O QUE SE PEDE: No texto sobre a visita a Abrolhos, qual órgão autoriza formalmente o transporte de turistas feito a partir de Caravelas?

QUANDO O BARATO SAI CARO**

Tinha tudo pra ser um belo dia de passeio e curtição no mar. Visita ao Arquipélago de Abrolhos, mergulho esportivo, fotos e êxtase com o fantástico balé de acasalamento das baleias Jubarte. Era um desejo antigo de Inês Farias, ecologista soteropolitana. Aproveitava sua viagem a Porto Seguro como participante de evento ambientalista para, numa esticada, realizar seus sonhos. Melhor, ainda: trouxera como companhia seu namorado Harvey Thorpe, americano, surfista de mundo a fora.

O programa planejado por Inês tem e sempre teve um custo “salgado”, quando dentro do protocolo. Em compensação, é cercado de formalizações e cuidados especiais de segurança se realizado pela base de Caravelas. Lá, o transporte de turistas em visita a Abrolhos é feito em embarcações seguras, com certo conforto, e formalmente autorizado pelo IBAMA. Legalmente, o prestador dos serviços é obrigado a oferecer, com profissionais treinados e experientes, apoio de comunicação, navegação segura e assistência aos “marinheiros e mergulhadores de primeira viagem”, inclusive para os desejosos de praticar mergulho esportivo.

Inobstante esses aspectos, o casal resolveu optar por serviços alternativos, obviamente bem mais econômicos. Sem formalidades, o serviço é geralmente prestado por barqueiros que se valem da experiência de pescador e de embarcações precárias, utilizadas regularmente como equipamento de pesca.

DADOS REGISTRADOS:
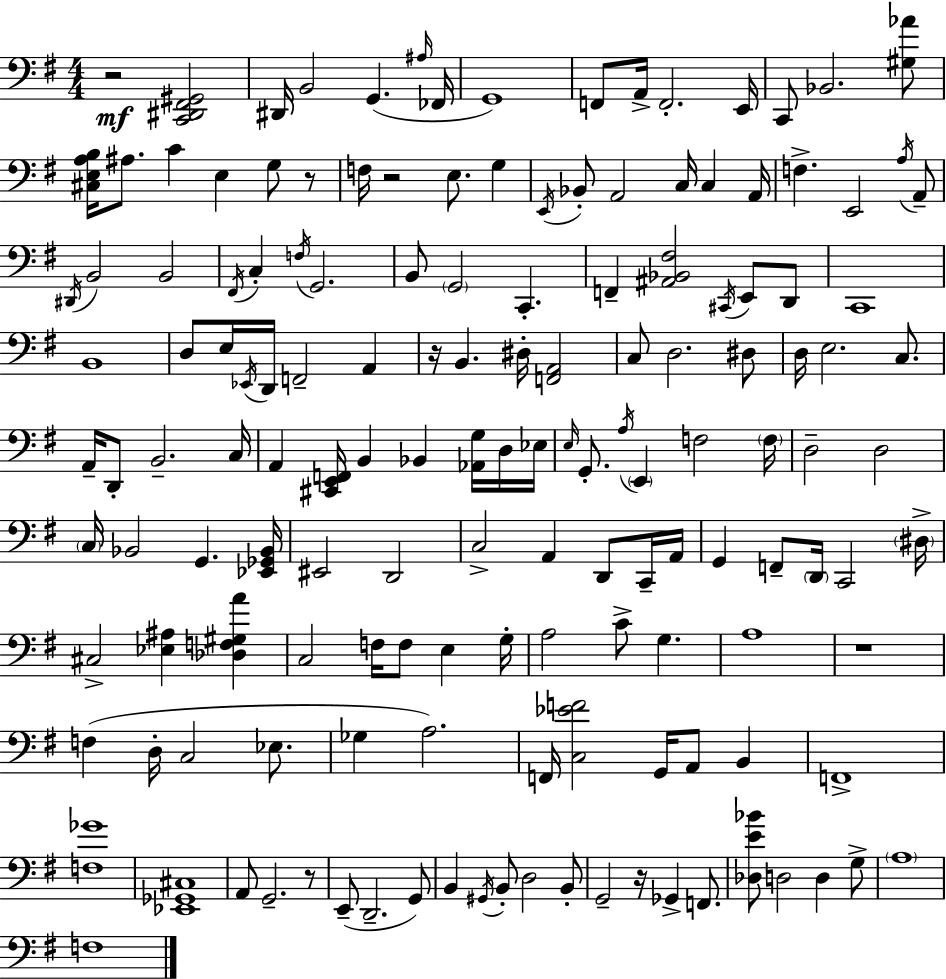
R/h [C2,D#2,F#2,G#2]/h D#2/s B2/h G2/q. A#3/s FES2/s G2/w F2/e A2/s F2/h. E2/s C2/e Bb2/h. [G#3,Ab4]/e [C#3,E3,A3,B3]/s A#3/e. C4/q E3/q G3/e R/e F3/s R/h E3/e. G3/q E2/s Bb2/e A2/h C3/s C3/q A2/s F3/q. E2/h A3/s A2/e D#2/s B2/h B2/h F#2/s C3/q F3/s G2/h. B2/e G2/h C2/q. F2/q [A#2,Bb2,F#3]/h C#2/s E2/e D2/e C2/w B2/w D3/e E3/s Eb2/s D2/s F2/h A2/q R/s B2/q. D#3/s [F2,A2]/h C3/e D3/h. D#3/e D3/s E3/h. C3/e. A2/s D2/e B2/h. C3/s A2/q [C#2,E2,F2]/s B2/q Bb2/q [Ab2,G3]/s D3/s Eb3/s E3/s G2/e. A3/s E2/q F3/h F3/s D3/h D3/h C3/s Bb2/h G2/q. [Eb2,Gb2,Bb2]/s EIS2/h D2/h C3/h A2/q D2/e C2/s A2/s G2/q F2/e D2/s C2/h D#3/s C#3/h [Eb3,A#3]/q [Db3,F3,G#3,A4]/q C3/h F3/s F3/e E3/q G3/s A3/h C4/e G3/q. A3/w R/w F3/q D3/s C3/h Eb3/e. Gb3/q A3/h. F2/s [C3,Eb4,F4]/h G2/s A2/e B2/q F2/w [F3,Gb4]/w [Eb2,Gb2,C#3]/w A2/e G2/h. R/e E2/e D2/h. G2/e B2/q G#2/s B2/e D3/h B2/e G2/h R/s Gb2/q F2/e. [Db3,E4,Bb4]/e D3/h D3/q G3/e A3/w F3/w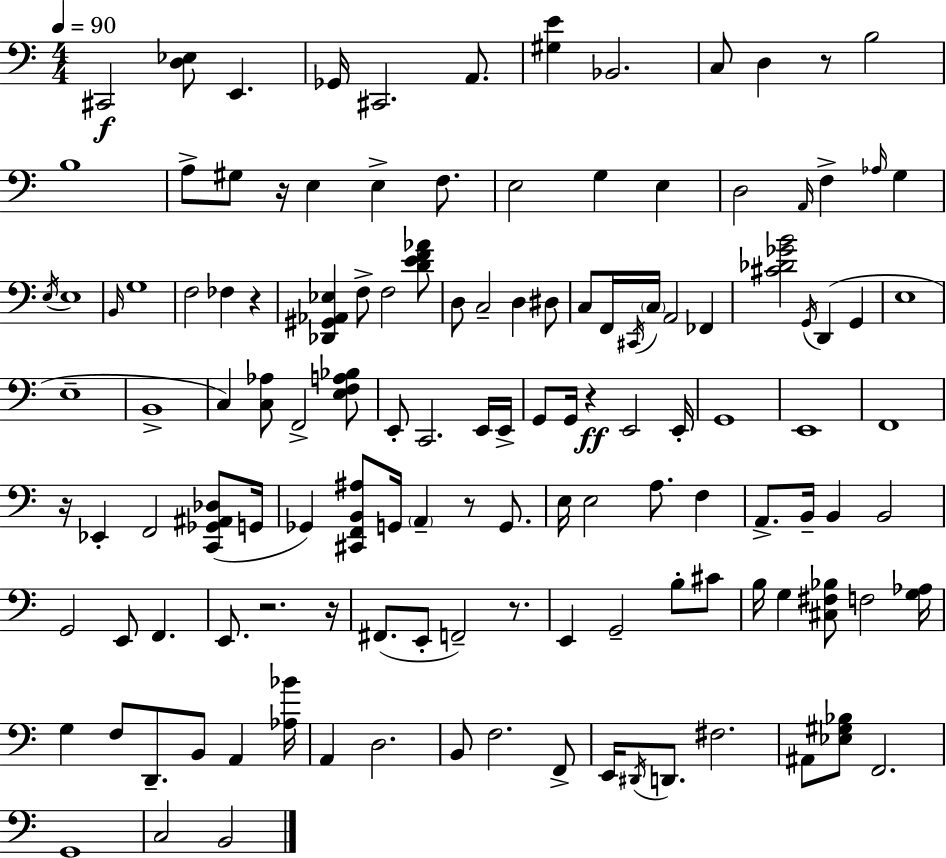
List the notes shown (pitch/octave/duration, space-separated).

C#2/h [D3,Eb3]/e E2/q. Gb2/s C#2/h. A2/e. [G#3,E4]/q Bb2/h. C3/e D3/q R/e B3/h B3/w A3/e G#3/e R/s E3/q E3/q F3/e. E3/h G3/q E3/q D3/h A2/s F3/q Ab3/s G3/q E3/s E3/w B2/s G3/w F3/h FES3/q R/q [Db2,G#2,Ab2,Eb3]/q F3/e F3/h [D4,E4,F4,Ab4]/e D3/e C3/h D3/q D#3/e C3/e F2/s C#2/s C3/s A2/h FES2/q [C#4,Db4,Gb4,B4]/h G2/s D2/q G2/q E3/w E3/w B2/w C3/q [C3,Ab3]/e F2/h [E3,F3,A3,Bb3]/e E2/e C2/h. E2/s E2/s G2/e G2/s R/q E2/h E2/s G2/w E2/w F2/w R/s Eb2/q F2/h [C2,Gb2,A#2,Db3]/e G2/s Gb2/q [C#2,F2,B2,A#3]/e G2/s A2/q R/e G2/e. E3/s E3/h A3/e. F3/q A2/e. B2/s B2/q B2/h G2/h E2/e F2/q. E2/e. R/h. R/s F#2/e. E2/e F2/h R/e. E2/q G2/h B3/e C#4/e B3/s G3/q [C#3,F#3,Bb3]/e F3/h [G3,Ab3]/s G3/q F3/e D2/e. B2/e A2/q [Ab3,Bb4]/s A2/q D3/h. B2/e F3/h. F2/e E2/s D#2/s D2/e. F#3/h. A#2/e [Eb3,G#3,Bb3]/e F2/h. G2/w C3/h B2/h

RESPOSTA CORRETA: O IBAMA.